[Spatial question items]
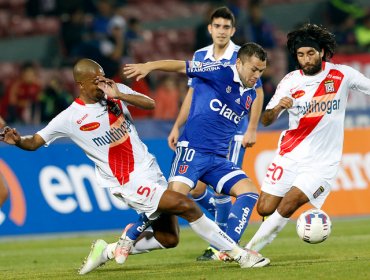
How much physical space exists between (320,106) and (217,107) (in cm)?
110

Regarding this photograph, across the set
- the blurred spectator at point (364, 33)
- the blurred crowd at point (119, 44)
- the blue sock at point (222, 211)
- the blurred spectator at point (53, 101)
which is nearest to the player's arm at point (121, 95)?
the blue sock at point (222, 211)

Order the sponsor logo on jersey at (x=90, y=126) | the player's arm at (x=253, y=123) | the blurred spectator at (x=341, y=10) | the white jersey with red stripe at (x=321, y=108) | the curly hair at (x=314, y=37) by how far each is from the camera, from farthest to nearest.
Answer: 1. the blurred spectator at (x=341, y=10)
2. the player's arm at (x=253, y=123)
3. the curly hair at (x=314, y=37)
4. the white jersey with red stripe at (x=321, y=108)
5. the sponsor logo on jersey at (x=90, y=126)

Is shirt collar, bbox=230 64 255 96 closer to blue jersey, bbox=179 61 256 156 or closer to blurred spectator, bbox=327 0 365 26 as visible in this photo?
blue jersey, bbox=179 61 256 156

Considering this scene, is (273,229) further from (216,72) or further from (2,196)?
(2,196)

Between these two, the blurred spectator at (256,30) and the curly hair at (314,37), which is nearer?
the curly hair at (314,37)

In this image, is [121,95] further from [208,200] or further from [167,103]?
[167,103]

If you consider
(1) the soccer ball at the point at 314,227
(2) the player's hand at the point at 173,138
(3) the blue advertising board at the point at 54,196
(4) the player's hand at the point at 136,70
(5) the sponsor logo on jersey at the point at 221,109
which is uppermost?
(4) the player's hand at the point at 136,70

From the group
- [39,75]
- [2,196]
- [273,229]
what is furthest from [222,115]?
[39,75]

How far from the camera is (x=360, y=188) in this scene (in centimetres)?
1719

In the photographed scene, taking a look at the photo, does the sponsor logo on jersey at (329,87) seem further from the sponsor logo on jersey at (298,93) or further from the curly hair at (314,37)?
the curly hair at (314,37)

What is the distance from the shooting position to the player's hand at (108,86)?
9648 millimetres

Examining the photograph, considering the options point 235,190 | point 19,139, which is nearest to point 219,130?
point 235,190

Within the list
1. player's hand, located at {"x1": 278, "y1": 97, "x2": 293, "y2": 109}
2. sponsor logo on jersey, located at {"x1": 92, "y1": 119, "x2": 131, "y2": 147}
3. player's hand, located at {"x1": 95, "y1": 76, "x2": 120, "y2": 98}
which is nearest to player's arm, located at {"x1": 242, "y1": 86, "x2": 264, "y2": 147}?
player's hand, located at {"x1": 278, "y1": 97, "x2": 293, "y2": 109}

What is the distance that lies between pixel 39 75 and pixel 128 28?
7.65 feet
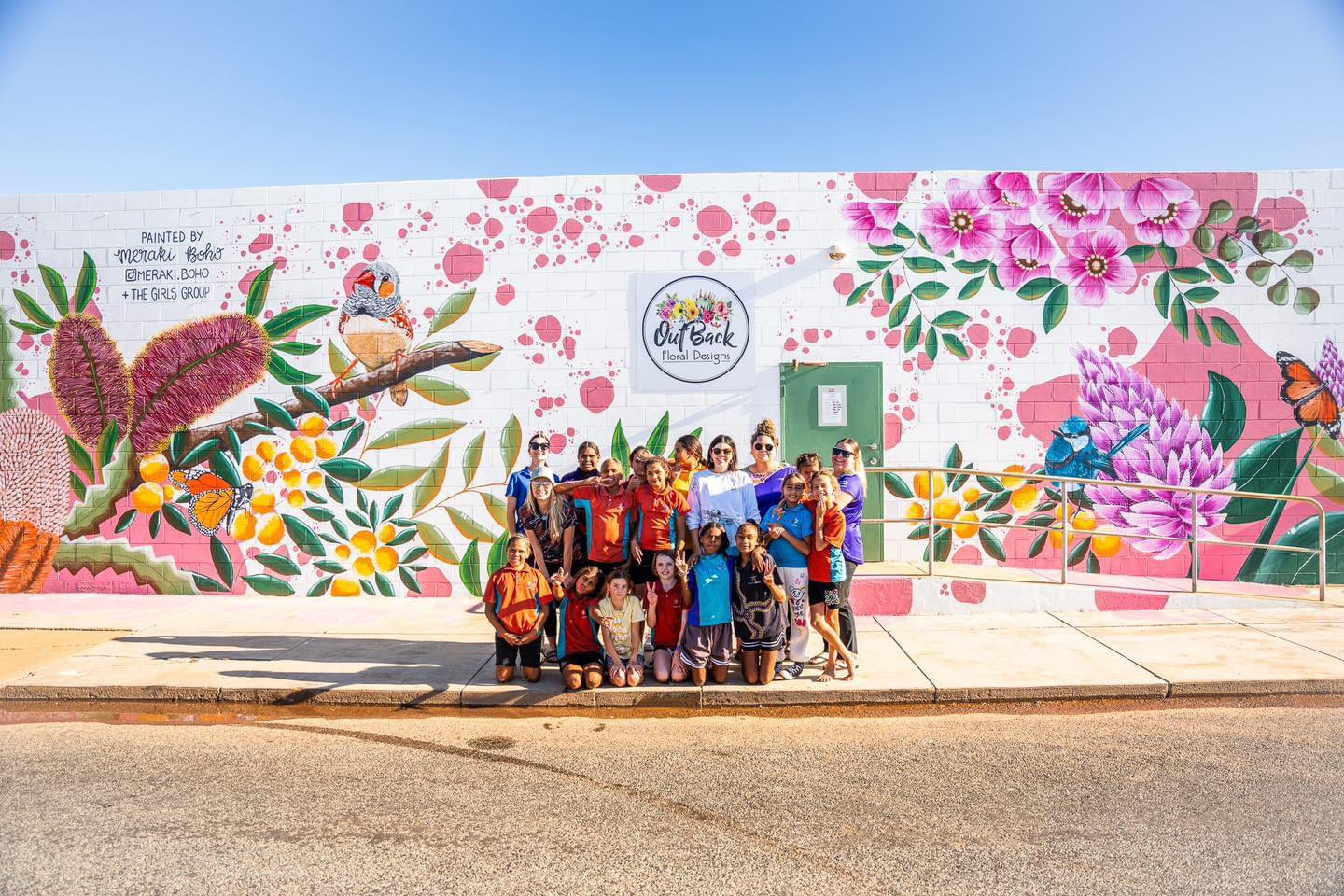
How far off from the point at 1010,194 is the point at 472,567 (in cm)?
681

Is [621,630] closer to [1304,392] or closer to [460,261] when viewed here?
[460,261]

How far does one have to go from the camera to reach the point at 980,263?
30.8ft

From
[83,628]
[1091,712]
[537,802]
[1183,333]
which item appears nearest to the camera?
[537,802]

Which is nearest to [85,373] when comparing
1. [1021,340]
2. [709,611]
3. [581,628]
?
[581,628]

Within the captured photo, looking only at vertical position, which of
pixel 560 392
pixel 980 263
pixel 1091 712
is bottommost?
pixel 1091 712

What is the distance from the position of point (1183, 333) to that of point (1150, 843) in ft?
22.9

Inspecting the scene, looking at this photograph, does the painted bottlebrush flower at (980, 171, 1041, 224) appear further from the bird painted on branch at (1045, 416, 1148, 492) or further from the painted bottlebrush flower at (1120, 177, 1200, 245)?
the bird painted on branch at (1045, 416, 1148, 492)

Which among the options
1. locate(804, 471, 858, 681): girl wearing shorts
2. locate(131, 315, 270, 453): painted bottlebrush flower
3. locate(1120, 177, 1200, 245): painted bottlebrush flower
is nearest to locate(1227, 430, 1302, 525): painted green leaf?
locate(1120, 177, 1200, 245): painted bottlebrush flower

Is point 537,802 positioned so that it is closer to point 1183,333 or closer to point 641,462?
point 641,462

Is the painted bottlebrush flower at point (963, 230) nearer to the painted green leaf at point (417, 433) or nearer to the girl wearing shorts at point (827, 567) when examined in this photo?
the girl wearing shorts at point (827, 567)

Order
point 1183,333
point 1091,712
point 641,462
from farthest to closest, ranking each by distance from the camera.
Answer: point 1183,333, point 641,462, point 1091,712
* * *
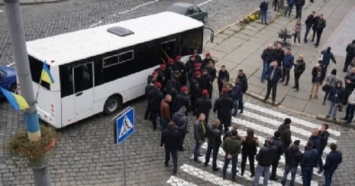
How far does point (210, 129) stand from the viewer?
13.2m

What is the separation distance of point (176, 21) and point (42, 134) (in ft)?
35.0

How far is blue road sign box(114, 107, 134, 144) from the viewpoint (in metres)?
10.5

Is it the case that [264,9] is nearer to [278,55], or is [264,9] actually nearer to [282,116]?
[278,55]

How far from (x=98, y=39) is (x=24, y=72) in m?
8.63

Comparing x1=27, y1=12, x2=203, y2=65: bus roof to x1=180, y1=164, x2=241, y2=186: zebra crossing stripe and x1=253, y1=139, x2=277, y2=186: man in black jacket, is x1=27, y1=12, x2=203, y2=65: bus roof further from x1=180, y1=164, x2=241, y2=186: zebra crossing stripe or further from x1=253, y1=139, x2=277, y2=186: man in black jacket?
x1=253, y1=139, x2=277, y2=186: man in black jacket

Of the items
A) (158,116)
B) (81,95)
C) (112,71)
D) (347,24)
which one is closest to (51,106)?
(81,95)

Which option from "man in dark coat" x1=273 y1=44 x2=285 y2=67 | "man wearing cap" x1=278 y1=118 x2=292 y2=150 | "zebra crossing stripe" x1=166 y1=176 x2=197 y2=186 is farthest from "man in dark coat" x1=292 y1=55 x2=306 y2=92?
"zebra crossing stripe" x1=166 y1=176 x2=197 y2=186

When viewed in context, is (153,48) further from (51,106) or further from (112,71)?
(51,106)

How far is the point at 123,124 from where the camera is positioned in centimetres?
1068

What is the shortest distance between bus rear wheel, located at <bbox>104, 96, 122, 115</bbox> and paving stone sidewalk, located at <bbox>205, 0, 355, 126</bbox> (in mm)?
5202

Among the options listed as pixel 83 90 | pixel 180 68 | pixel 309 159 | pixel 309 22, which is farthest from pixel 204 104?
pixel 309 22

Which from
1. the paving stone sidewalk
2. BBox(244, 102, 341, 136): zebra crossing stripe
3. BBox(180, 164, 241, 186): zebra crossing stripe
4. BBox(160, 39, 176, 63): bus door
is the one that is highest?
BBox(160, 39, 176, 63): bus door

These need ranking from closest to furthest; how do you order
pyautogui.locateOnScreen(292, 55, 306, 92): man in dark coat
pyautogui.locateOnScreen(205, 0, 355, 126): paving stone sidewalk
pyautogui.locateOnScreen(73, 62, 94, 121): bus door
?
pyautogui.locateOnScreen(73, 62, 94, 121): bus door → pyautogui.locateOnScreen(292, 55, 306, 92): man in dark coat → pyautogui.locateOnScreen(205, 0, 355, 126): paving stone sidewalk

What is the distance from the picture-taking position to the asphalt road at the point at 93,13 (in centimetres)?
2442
* * *
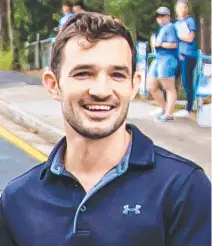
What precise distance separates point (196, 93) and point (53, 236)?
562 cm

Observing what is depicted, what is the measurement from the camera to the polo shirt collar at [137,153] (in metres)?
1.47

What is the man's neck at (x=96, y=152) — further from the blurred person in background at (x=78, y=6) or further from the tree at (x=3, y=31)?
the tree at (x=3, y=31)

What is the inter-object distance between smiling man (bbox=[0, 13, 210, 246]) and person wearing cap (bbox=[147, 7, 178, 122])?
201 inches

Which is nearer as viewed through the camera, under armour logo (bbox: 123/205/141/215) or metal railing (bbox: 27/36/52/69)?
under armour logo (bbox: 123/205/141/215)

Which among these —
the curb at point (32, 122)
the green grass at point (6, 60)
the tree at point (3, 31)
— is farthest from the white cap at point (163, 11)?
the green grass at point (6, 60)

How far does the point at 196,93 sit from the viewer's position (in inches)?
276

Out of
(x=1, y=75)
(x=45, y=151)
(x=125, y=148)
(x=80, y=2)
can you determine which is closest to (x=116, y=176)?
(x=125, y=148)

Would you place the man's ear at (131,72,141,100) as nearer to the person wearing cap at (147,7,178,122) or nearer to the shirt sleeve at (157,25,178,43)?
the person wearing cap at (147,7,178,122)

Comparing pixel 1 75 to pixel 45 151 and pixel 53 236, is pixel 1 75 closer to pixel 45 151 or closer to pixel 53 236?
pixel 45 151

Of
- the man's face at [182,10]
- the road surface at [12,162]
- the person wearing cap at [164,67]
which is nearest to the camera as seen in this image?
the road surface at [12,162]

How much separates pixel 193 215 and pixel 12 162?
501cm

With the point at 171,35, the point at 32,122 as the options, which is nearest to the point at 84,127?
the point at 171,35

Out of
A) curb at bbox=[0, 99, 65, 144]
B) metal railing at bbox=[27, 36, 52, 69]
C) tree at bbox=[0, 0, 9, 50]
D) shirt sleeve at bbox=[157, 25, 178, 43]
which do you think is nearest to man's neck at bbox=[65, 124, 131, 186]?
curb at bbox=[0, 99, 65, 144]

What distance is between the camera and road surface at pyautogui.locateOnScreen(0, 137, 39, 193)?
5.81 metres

Task: Reproduce verbatim the lines of the items above that begin at the line containing "When viewed in" and end after the line containing "pyautogui.locateOnScreen(73, 62, 94, 121): bus door →", including both of those lines.

Full response:
When viewed in context, is (153,48) further from (51,106) or further from (112,71)?
(51,106)

How far is the point at 123,124 from where the camera is positioned in centimetres?
1068

What is the shortest distance between bus rear wheel, located at <bbox>104, 96, 122, 115</bbox> and paving stone sidewalk, located at <bbox>205, 0, 355, 126</bbox> (in mm)?
5202

Among the options listed as pixel 83 90 | pixel 180 68 | pixel 309 159 | pixel 309 22, which is farthest from pixel 204 104?
pixel 309 22

Which from
1. the paving stone sidewalk
2. BBox(244, 102, 341, 136): zebra crossing stripe
3. BBox(180, 164, 241, 186): zebra crossing stripe
4. BBox(160, 39, 176, 63): bus door
is the one that is highest?
BBox(160, 39, 176, 63): bus door

These need ranking from closest to furthest; how do you order
pyautogui.locateOnScreen(292, 55, 306, 92): man in dark coat
pyautogui.locateOnScreen(205, 0, 355, 126): paving stone sidewalk
pyautogui.locateOnScreen(73, 62, 94, 121): bus door
?
pyautogui.locateOnScreen(73, 62, 94, 121): bus door → pyautogui.locateOnScreen(292, 55, 306, 92): man in dark coat → pyautogui.locateOnScreen(205, 0, 355, 126): paving stone sidewalk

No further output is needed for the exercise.